Silicon Dale

The Man Who Wasn't There

Yesterday upon the stair,
    I met a man who wasn't there
He wasn't there again today:
    I wish that man would go away. -- Children's nonsense rhyme

In a drillhole log, there is quite often a 'comments' field. There will be entries in this for a few intervals, but for many logged intervals this may be blank. It does not necessarily mean that information for these fields is 'missing' - merely that there is nothing sufficiently interesting about the particular interval to merit a comment. Indeed, where something really is missing there will often be a comment to indicate it, such as "note to be added later", where the logged interval is so interesting that it requires further analysis. Where there is no comment, the storage representation is often an empty string. Unfortunately this is interpreted by many SQL systems as 'NULL' - or in other words 'missing'. It is of course no more missing data than the 'dog that didn't bark'. And genuinely missing information can be of several types, none of which would be interpreted as 'NULL' - for example, 'note to be added later' as above, or 'lost sample'.

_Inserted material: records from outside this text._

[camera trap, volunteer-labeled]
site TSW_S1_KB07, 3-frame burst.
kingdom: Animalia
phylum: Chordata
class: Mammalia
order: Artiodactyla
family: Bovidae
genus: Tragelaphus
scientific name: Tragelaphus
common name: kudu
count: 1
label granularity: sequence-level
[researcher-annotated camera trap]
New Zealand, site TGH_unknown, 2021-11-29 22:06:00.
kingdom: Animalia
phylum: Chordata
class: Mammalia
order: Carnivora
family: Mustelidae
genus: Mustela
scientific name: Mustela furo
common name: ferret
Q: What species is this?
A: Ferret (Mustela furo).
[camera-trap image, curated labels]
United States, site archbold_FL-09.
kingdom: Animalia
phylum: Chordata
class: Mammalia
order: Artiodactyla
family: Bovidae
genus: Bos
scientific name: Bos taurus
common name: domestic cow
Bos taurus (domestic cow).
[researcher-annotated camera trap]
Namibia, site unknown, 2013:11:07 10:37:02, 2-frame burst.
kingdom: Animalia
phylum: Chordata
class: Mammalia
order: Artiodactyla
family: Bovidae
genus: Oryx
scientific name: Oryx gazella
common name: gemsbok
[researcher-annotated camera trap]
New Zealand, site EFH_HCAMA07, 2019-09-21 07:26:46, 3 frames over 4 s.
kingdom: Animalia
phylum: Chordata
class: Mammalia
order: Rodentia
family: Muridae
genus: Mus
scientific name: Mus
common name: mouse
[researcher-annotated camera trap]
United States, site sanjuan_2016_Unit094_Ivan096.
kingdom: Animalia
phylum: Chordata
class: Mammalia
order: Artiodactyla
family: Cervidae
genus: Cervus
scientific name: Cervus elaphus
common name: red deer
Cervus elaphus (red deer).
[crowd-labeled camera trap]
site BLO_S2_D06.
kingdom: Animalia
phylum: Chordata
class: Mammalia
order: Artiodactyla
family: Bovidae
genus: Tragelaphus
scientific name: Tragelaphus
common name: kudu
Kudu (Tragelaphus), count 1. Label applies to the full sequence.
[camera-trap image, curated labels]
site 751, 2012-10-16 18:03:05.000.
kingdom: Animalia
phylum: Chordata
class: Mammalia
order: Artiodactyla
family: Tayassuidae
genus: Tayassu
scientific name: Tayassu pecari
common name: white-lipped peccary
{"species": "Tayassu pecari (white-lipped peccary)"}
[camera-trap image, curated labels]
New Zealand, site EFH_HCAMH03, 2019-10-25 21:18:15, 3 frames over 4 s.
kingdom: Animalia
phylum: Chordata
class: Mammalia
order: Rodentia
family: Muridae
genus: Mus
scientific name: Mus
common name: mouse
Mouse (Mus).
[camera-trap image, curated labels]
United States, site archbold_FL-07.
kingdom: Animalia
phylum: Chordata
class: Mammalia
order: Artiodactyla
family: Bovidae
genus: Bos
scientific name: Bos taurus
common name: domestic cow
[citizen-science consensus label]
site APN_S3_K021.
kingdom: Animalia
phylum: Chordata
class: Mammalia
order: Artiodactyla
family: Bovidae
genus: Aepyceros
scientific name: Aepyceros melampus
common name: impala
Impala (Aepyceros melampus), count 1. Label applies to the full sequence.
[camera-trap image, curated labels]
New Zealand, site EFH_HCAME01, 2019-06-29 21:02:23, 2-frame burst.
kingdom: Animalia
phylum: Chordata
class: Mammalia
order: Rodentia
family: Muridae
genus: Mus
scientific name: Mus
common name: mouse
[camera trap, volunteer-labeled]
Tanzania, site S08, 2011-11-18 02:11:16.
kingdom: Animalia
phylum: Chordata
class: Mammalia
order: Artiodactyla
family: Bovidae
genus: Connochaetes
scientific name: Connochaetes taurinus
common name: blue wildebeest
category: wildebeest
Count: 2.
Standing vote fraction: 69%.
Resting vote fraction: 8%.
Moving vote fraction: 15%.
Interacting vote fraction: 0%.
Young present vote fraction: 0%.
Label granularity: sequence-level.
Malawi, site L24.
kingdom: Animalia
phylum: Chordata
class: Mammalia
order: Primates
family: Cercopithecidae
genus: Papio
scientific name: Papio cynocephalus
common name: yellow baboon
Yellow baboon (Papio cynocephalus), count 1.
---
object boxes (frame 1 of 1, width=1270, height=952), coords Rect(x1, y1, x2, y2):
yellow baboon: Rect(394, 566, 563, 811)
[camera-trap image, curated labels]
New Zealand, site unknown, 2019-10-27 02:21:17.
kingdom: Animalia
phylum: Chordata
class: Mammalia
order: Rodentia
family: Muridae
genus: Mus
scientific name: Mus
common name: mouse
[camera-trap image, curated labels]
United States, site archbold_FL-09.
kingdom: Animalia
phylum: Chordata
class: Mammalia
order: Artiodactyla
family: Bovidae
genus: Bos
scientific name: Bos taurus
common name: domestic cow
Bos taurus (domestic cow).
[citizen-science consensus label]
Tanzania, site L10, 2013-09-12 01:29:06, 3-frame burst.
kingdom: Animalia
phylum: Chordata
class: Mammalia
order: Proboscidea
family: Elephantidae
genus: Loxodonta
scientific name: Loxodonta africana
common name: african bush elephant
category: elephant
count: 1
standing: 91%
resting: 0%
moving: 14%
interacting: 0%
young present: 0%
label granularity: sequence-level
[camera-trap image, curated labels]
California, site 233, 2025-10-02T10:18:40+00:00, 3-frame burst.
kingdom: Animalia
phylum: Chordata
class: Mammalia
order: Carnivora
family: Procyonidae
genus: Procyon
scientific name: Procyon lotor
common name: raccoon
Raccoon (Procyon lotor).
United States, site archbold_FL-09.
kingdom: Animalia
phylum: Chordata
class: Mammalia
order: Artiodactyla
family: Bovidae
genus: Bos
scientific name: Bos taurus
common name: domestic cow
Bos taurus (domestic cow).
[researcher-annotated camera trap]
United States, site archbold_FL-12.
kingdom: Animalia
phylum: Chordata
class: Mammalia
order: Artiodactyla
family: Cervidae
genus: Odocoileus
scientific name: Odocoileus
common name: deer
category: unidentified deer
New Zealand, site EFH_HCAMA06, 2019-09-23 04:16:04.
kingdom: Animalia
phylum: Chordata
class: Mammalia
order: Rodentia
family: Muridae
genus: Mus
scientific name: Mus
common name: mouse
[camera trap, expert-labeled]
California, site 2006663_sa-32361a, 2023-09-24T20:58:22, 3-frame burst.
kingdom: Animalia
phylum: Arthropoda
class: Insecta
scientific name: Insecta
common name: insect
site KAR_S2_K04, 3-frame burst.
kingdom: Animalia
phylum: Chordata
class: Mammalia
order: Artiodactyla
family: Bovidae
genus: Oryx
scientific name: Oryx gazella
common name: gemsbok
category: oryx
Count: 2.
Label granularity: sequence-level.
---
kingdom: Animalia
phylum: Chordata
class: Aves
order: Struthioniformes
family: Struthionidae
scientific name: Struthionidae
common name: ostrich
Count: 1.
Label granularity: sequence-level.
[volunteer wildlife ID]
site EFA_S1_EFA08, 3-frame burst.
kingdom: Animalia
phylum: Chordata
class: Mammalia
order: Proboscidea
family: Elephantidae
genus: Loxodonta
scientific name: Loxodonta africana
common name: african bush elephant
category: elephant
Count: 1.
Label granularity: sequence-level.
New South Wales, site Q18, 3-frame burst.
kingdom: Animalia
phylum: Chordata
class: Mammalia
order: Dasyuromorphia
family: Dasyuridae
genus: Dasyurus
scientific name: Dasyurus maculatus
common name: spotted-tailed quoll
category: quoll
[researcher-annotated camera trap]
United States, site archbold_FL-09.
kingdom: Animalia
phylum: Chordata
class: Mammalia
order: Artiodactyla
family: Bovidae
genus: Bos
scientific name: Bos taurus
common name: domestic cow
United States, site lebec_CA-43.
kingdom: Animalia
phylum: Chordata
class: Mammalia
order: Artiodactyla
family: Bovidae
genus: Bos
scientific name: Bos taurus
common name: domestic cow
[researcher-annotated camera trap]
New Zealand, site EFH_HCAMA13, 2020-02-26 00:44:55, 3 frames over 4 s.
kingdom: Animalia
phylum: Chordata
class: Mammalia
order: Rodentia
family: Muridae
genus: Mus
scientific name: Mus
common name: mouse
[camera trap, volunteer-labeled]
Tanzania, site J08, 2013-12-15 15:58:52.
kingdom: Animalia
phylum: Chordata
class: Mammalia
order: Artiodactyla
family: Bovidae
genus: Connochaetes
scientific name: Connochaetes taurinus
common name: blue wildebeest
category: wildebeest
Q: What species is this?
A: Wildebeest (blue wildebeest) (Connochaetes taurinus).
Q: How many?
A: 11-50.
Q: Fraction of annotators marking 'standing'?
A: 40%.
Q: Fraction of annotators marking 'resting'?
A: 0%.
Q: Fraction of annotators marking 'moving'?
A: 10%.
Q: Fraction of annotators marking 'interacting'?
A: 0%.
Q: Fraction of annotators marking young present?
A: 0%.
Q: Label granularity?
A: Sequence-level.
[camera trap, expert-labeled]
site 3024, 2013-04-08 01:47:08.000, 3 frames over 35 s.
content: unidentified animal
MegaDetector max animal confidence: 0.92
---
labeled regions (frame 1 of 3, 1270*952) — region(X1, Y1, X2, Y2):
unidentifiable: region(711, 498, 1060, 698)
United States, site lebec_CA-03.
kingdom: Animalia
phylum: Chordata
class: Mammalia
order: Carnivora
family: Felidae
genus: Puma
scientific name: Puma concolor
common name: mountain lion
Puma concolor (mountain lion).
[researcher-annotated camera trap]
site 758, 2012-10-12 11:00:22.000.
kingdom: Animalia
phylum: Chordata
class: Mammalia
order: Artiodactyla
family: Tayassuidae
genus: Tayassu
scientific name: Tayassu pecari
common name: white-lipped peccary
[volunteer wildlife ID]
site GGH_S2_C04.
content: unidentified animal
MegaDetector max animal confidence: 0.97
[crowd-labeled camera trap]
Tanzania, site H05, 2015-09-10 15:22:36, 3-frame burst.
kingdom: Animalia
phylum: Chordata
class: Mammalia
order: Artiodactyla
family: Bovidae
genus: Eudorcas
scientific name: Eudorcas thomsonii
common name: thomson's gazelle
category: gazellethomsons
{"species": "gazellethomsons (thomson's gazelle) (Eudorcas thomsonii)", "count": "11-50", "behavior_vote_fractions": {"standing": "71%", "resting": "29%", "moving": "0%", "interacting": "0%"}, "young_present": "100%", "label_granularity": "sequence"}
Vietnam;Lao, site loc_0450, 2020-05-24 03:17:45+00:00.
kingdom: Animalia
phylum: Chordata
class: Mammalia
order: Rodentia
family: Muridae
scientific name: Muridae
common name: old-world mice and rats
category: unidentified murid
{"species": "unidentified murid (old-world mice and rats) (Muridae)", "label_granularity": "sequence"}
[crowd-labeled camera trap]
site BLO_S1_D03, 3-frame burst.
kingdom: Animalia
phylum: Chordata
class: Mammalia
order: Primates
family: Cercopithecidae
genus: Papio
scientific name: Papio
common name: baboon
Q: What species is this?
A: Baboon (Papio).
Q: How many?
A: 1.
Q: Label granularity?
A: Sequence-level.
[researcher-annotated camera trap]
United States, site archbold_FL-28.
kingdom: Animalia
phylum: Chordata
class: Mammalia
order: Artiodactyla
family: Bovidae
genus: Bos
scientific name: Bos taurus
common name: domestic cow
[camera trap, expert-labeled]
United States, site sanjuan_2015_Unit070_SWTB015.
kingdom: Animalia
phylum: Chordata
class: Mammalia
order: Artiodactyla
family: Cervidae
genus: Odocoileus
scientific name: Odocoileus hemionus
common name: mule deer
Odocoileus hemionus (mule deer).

I make no apologies for returning to the problem of how best to handle missing and partially missing data, which I discussed previously in ESCA (v.16,no.1). This is because, increasingly, mining software systems are becoming dependent upon SQL database management systems (through ODBC connectivity or otherwise) for their data management. Unfortunately, commercial DBMSs that are accessed through SQL are very bad at handling missing data. They use an incomplete 3-valued logic, and a 'null' whose meaning is not properly defined. In the geosciences there is actually a wide range of types of data which can be wholly or partially missing for various reasons, and as a result any data management process that relies on SQL cannot be relied upon to give correct results.

Two of the most prominent database gurus of the past 30 years, E.F. Codd who devised the relational model and C.J. Date who is perhaps its most vocal advocate, are in agreement that SQL is inadequate (indeed incorrect) especially in its treatment of missing data; however they disagree on how best the problem should be solved. The differences in their approaches to the problem of nulls are highlighted in a debate between them, published in Date (1995). Both use a variety of esoteric arguments, but their positions can be summarised quite simply:

Date believes that a relational database should contain no nulls at all. An operation on a data item (say, testing for equality to a given string) should produce just two possible answers - TRUE or FALSE, and all logic used should be restricted to these two values. He argues that in the real world there are only these two truth-values, and therefore a database which is supposed to be a representation of the real world cannot legitimately include any other truth-values. He further points out that the number of logical operators increases unacceptably fast with addition of further truth-values to the system of logic being used.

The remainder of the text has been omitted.